→ ACTIVITY: Quote the entries below, beginning at the line that contains "Тушеная капуста с куриными сердечками" and stopping after the line that contains "united we stand".

→ DATASET CONTENT:
---

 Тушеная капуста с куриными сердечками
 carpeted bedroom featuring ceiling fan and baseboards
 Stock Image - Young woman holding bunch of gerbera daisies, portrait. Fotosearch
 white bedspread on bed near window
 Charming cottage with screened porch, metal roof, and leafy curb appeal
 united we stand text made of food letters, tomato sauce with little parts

---

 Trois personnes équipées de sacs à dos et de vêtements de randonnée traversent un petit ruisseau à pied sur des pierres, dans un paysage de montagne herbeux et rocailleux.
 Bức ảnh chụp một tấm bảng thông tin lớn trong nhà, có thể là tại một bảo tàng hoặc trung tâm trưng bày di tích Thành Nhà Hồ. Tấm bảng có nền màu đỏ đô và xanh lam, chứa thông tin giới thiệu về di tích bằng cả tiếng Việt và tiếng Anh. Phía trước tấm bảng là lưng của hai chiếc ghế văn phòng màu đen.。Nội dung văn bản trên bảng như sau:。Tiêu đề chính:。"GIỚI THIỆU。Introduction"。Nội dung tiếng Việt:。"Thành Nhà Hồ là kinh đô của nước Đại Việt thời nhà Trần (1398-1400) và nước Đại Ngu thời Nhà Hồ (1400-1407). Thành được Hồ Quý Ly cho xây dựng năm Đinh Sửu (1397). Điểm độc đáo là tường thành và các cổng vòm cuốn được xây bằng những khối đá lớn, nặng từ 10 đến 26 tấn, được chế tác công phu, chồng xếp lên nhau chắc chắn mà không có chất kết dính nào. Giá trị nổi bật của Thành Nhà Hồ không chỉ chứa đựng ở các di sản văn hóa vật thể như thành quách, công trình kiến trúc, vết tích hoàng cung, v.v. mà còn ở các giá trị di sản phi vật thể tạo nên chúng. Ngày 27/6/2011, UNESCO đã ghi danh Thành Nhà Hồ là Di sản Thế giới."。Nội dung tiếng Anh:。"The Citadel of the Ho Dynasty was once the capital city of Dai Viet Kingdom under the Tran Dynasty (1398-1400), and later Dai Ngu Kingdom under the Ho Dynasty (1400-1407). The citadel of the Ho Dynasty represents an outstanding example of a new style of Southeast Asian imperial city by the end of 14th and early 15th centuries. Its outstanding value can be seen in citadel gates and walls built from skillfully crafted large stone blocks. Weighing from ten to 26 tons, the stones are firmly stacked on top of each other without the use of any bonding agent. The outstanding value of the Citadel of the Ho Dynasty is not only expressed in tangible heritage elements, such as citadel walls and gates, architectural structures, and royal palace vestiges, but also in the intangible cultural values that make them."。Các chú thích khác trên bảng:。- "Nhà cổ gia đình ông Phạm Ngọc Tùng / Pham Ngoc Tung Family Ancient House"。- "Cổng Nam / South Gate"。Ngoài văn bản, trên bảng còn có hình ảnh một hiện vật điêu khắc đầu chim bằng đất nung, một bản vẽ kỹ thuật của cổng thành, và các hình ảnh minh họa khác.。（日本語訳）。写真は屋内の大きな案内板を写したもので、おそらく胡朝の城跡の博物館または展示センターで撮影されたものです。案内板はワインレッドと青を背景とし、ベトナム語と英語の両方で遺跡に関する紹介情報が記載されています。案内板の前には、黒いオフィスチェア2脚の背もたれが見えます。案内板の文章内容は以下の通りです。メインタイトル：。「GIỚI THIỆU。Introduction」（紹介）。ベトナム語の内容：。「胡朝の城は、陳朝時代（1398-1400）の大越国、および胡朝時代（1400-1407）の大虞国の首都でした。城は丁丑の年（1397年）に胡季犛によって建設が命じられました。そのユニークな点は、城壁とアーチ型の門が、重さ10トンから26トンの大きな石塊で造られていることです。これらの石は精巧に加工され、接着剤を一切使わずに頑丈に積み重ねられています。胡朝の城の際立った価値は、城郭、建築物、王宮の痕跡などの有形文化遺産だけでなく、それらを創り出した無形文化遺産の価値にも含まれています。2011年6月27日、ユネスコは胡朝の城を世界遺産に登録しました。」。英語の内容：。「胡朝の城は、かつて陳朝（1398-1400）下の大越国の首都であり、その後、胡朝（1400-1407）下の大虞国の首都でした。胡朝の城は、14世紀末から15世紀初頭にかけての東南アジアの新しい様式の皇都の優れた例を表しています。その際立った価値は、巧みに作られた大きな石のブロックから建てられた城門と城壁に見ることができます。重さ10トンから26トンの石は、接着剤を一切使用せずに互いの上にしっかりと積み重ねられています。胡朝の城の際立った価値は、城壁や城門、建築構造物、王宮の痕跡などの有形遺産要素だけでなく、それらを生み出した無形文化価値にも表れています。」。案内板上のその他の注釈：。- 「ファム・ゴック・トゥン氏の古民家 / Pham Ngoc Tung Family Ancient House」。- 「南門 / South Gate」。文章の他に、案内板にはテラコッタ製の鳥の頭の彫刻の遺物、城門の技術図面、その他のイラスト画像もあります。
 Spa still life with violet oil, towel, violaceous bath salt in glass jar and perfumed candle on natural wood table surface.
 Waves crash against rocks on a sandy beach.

---

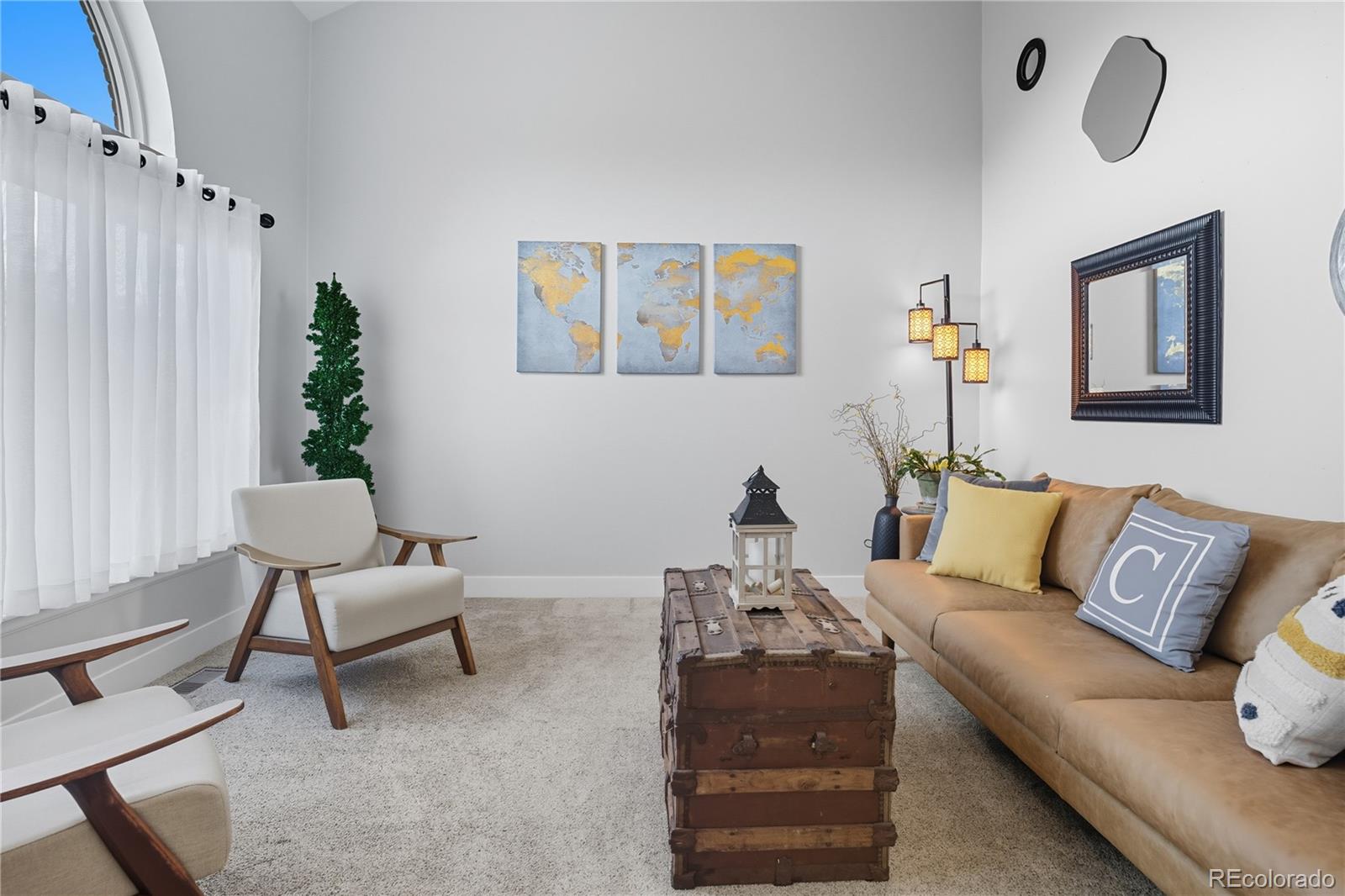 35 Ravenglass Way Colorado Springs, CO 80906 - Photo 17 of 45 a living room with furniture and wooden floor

---

→ ANSWER AREA:
 Тушеная капуста с куриными сердечками
 carpeted bedroom featuring ceiling fan and baseboards
 Stock Image - Young woman holding bunch of gerbera daisies, portrait. Fotosearch
 white bedspread on bed near window
 Charming cottage with screened porch, metal roof, and leafy curb appeal
 united we stand text made of food letters, tomato sauce with little parts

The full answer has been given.